Government to ban all single-use plastic purchases in schools

4 Jan 2019


The Government has enacted a sweeping measure that will ban all single-use plastic purchasing in schools by the end of March 2019.

Ireland may have earned the unfortunate title of a climate ‘laggard’ when compared with other European nations, but the Government has today (4 January) announced plans for how it aims to tackle the hot-button issue of single-use plastics.

Following a movement seen across the globe against the highly pollutive plastics, Minister for Communications, Climate Action and the Environment Richard Bruton, TD, announced that as of today, no Government department can purchase single-use plastic cups, cutlery and straws for office use.

Additionally, all departments must develop resource efficiency action plans by the end of June this year and any State procurement contracts – which total €12bn a year – for the purchase of plastics must take into account any potential environmental damage.

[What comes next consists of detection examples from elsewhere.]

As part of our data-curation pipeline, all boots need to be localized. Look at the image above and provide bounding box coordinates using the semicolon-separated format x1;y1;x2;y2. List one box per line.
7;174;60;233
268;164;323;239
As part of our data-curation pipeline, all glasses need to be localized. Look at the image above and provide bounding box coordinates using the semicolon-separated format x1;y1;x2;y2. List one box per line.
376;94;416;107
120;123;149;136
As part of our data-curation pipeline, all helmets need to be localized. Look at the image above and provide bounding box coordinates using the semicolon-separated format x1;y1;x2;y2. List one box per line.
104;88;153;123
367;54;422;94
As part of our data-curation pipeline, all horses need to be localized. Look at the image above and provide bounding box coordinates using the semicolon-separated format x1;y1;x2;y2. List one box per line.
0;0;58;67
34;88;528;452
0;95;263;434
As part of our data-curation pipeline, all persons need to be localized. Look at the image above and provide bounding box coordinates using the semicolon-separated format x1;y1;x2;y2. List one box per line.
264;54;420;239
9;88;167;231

Yet perhaps the biggest impact to be felt across the country will be seen by the end of March 2019, by which time the Government will have banned the purchase of all single-use plastics in schools and State agencies. However, a caveat has been included for times when they are needed for public health or hygiene issues.

‘Ireland is way off course’

All of these public bodies must report to their respective minister by the end of November 2019 on the measures they have taken to minimise waste and maximise recycling.

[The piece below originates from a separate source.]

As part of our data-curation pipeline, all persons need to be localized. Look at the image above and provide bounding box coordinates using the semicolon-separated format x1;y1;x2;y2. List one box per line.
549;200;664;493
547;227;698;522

Speaking this morning, Bruton said: “Ireland is way off course in our response to climate disruption. It’s practical steps like these that put us on a sustainable path, which is essential if we are to achieve our ambition to become a leader. I am committed to putting us on the right trajectory to meet our obligations.”

The decision comes as the Government sits down with EU member states, with draft legislation proposing new rules to target the 10 most prevalent single-use plastic products found on Europe’s beaches and seas, as well as lost and abandoned fishing gear, which together account for 70pc of all marine litter.

Last October, the EU laid out its plans, which included the ban of the worst-offending items – such as plates, cutlery, straws, balloon sticks and cotton buds – by 2021.